> **EXERCISE OBJECTIVE**:
Please rewrite the lines starting at the one that contains "How far from the viewer" and ending at the last line, replacing every "wooden plank" with "timber board" and leaving everything else unchanged.

> **GIVEN RECORDS**:
····················

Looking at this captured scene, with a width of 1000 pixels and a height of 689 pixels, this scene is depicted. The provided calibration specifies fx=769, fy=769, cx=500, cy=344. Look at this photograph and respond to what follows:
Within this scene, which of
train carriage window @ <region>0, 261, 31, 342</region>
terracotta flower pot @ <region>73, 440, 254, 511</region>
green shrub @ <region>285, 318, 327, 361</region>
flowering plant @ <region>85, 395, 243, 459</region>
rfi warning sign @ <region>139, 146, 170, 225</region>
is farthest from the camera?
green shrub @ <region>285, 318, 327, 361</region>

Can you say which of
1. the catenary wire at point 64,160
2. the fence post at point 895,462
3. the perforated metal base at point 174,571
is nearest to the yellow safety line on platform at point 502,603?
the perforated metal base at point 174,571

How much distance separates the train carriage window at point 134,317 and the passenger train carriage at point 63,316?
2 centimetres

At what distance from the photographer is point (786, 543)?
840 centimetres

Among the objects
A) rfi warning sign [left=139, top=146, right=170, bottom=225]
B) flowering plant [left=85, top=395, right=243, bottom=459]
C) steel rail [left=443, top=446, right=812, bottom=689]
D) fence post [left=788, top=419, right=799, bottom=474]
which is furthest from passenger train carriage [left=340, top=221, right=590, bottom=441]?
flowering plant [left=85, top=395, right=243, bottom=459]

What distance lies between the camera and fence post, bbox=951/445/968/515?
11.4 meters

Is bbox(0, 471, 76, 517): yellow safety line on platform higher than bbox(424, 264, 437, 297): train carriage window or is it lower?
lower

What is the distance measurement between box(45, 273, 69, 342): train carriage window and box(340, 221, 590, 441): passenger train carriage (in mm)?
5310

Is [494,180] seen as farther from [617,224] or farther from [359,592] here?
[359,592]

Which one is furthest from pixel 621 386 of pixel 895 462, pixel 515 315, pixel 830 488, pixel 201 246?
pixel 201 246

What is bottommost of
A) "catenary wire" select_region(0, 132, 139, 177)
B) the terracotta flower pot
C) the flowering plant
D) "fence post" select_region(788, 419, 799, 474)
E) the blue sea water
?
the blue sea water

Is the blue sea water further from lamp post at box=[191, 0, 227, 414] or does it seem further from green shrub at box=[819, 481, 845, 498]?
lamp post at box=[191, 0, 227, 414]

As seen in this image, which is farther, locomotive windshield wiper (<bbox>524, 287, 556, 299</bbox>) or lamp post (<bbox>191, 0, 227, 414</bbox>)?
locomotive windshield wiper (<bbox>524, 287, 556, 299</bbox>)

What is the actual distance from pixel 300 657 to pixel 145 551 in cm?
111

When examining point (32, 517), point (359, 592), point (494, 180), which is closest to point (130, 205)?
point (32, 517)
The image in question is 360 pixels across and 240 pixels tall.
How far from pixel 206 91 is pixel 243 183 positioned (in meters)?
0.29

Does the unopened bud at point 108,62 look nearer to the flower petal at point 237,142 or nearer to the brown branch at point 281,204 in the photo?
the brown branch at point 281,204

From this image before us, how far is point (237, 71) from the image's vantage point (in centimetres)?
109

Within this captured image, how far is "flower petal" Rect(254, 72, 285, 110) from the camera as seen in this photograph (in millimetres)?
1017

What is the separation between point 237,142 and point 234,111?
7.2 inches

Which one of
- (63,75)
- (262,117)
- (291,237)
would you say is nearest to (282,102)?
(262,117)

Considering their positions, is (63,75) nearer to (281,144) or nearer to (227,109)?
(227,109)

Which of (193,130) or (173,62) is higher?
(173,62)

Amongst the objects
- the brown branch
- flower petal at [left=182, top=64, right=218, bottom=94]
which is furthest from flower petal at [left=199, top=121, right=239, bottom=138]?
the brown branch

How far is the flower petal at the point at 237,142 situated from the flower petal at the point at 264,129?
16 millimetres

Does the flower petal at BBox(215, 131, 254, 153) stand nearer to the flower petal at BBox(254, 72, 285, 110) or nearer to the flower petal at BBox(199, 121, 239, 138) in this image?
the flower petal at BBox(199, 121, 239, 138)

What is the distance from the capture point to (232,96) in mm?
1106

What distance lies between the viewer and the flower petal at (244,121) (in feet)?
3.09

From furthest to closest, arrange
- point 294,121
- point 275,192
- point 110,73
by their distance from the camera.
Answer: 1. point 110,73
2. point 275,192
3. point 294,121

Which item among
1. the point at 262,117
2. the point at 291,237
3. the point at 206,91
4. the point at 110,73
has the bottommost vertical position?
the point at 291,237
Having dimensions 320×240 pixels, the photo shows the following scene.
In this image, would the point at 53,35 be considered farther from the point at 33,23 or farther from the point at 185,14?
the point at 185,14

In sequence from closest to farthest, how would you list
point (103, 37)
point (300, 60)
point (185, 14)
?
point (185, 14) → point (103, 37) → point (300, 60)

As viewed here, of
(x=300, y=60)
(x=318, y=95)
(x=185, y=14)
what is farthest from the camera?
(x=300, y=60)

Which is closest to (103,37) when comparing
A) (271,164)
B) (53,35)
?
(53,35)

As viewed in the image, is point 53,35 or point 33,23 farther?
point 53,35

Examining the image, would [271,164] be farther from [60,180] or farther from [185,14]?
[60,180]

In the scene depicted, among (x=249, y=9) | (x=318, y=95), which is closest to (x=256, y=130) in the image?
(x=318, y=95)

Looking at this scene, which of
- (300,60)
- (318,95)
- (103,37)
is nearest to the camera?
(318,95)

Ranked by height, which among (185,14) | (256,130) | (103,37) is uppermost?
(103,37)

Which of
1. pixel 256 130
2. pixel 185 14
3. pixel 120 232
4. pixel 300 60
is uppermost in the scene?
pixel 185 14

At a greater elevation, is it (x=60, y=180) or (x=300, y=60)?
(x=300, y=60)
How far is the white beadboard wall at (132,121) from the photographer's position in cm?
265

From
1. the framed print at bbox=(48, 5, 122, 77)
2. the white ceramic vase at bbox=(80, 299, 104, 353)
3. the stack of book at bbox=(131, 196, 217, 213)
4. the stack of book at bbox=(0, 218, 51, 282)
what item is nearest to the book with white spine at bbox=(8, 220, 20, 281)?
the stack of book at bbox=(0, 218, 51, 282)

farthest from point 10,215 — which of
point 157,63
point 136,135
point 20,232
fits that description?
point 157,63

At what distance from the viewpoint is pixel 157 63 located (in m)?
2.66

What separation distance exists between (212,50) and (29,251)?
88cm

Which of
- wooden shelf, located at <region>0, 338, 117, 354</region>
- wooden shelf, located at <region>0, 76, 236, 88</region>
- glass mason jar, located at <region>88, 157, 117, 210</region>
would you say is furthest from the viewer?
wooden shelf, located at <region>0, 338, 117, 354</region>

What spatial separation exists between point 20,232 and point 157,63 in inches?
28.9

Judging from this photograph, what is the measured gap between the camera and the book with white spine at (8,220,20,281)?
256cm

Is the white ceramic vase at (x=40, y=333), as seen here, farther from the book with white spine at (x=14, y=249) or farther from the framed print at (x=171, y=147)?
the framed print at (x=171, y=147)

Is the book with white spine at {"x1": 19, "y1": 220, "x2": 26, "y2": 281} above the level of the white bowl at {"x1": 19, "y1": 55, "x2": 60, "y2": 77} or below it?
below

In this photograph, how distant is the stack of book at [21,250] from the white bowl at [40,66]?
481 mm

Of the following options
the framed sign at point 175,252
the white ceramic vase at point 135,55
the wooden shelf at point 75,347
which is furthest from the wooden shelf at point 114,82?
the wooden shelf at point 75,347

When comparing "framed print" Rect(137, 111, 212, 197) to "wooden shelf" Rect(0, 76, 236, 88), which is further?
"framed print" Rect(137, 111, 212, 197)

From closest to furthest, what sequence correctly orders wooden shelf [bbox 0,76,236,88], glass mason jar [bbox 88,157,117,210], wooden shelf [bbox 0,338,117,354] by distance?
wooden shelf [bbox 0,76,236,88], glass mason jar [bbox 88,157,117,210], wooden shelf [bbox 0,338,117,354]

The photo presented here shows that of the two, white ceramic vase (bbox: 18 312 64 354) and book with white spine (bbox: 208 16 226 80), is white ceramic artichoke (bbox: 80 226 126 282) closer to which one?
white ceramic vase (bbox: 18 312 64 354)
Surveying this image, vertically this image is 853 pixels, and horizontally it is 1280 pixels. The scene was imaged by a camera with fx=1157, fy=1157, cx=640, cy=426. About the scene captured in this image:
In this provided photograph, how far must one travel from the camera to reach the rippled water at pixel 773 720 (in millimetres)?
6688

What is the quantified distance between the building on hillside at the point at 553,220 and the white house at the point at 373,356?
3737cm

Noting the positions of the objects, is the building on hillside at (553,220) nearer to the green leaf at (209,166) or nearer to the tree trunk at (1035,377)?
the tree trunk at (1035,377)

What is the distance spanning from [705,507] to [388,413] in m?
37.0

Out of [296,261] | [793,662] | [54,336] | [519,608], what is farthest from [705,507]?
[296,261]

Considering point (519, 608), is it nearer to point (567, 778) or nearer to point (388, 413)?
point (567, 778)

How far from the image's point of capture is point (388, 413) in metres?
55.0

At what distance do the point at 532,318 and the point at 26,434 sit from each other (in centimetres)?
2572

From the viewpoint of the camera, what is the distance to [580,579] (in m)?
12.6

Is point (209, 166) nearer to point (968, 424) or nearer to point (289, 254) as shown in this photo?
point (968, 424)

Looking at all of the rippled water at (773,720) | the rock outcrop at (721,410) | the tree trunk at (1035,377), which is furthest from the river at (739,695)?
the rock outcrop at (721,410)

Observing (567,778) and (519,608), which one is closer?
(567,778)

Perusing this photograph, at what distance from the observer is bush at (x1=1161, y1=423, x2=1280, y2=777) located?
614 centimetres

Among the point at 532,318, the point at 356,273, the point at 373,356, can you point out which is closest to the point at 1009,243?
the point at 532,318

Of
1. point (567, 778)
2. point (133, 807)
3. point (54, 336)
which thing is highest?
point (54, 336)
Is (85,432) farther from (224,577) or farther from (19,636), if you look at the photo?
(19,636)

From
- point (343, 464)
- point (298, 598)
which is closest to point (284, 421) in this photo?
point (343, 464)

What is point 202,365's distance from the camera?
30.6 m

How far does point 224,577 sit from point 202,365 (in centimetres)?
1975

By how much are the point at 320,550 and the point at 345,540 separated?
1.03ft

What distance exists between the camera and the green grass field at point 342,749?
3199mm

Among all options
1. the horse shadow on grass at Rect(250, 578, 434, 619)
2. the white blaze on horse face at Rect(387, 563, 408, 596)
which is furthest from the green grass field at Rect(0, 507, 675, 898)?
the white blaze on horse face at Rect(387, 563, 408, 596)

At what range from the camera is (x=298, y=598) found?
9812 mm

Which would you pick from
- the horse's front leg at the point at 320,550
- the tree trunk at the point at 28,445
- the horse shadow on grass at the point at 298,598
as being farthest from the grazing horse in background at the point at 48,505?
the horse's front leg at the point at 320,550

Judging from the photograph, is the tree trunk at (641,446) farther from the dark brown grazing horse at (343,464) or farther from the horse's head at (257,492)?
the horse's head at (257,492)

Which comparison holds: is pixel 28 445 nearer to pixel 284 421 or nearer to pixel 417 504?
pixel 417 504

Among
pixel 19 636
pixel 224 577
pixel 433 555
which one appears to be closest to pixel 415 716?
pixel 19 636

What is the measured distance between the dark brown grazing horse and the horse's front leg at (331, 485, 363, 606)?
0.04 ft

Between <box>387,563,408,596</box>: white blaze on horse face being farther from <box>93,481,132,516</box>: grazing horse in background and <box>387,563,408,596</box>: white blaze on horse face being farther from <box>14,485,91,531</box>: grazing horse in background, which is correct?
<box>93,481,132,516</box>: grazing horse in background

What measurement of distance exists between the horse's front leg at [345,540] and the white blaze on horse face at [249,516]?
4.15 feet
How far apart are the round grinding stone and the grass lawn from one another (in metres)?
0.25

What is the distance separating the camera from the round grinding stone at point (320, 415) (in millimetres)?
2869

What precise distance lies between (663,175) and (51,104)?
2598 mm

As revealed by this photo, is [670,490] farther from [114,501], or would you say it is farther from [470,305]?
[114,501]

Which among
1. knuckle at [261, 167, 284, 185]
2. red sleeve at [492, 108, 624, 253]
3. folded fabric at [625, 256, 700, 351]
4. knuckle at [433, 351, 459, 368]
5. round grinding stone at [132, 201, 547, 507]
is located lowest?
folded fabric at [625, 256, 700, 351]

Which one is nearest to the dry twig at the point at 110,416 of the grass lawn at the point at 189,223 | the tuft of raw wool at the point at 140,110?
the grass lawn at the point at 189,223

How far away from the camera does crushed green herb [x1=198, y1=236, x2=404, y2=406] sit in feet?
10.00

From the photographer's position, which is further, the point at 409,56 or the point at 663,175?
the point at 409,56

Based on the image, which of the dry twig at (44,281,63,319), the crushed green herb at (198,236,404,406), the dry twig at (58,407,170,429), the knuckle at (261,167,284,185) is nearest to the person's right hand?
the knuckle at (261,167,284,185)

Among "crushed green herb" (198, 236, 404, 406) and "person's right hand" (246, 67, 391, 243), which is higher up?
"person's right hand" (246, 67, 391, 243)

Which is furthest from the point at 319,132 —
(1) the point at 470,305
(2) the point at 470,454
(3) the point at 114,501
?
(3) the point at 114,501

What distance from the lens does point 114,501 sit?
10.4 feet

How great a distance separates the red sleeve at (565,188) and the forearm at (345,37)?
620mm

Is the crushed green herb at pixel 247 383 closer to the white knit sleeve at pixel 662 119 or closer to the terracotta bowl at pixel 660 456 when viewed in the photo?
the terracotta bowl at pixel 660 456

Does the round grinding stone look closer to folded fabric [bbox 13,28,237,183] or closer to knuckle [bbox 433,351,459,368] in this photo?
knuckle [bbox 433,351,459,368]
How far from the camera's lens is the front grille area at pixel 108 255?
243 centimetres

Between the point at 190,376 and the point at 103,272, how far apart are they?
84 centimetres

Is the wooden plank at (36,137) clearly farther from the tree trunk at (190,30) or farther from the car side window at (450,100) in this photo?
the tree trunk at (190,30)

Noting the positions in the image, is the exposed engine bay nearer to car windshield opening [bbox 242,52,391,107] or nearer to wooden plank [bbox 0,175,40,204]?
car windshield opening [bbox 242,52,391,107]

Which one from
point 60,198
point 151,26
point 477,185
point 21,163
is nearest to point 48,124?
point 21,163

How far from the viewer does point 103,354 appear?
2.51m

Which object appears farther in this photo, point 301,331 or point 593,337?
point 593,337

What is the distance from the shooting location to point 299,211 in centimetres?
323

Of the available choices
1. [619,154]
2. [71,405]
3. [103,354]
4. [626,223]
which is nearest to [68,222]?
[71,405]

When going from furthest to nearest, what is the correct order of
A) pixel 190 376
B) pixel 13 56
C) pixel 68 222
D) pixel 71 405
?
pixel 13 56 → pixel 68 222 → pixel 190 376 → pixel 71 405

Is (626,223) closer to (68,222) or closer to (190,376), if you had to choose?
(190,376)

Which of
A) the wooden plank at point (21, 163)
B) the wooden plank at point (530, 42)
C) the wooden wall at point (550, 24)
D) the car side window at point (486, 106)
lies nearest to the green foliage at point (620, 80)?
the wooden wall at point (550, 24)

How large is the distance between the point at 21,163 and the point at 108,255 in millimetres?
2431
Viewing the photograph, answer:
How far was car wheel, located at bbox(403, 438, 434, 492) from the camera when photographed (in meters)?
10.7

····················

> **SOLUTION FOR THIS EXERCISE**:
How far from the viewer does point 103,354 appear?
2.51m

Which object appears farther in this photo, point 301,331 or point 593,337?
point 593,337

What is the distance from the shooting location to point 299,211 in centimetres?
323

Of the available choices
1. [619,154]
2. [71,405]
3. [103,354]
4. [626,223]
which is nearest to [68,222]?
[71,405]

When going from furthest to nearest, what is the correct order of
A) pixel 190 376
B) pixel 13 56
C) pixel 68 222
D) pixel 71 405
?
pixel 13 56 → pixel 68 222 → pixel 190 376 → pixel 71 405

Is (626,223) closer to (68,222) or closer to (190,376), if you had to choose?
(190,376)

Which of
A) the timber board at point (21, 163)
B) the timber board at point (530, 42)
C) the wooden wall at point (550, 24)
D) the car side window at point (486, 106)
lies nearest to the green foliage at point (620, 80)?
the wooden wall at point (550, 24)

How large is the distance between the point at 21,163 and the point at 108,255 in millimetres?
2431
Viewing the photograph, answer:
How far was car wheel, located at bbox(403, 438, 434, 492) from the camera when photographed (in meters)?
10.7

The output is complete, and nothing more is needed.